*Seçilen Metin*:
Dr. Architect & Mr. Chef

E. Seda KAYIM / 02 Temmuz 2010
Pasquale Pontillo, Hollanda'da catering işi ile uğraşan İtalyan bir mimar. "Dr. Architect & Mr. Chef" ise, onun alter-egosu. Ama bu, isme ilhamını veren Jekyll-Hyde ikilemesinde olduğu gibi birbirine zarar veren bir karşıtlık değil; mimarlık...



Pasquale Pontillo, Hollanda'da catering işi ile uğraşan İtalyan bir mimar. "Dr. Architect & Mr. Chef" ise, onun -bir anlamda- alter-egosu. Ama bu, isme ilhamını veren Jekyll-Hyde ikilemesinde olduğu gibi birbirine zarar veren bir karşıtlık değil; mimarlık ve tasarım bilgisi ile gastoromi merakını bir araya getiren verimli ve ince zevkli bir karşılaşma... Pontillo, İtalya'da yıllarca mimarlık ile uğraştıktan sonra ilk tutkusuna, yemek pişirme sanatına yönelen yarı-profesyonel bir isim. Mimarın kurduğu "Dr. Architect & Mr. Chef" isimli catering firması, çeşitli etkinliklere özel sunumlarla yemek servis ediyor. Ancak söz konusu yiyecekler, geleneksel tariflerden ilham alınarak geliştirilmiş/değiştirilmiş tariflerle hazırlanıyor ve tamamen gelenekselin dışında, hatta butik denilebilecek yöntemlerle sunuluyor. Pontillo, sandviçleri için yağlı kağıttan ambalajlar dikiyor veya plastik oyuncak kutuları içinde saklayarak servis edebiliyor. Makarna salataları kağıttan külahlardan yeniliyor; çorbalar çaydanlıklardan içiliyor; balsadan çatal-kaşıklar ve el boyaması masa örtüleri de onlara eşlik ediyor. Dolayısıyla yemek, bütünüyle tasarlanmış bir performansa dönüşüyor.

*Verilen Görev*: Pasquale Pontillo'yu anlatan metinde "E. Seda KAYIM" ile başlayıp "karşıtlık değil; mimarlık..." ifadesine kadar süren bölümü, "Hollanda'da" yerine "Belçika'da" koyarak düzenleyin ve yeniden yazın.

*Sağlanan Bilgiler*:

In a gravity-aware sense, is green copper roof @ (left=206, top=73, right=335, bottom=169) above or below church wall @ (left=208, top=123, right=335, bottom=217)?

*Alıştırma Sonucu*:
E. Seda KAYIM / 02 Temmuz 2010
Pasquale Pontillo, Belçika'da catering işi ile uğraşan İtalyan bir mimar. "Dr. Architect & Mr. Chef" ise, onun alter-egosu. Ama bu, isme ilhamını veren Jekyll-Hyde ikilemesinde olduğu gibi birbirine zarar veren bir karşıtlık değil; mimarlık...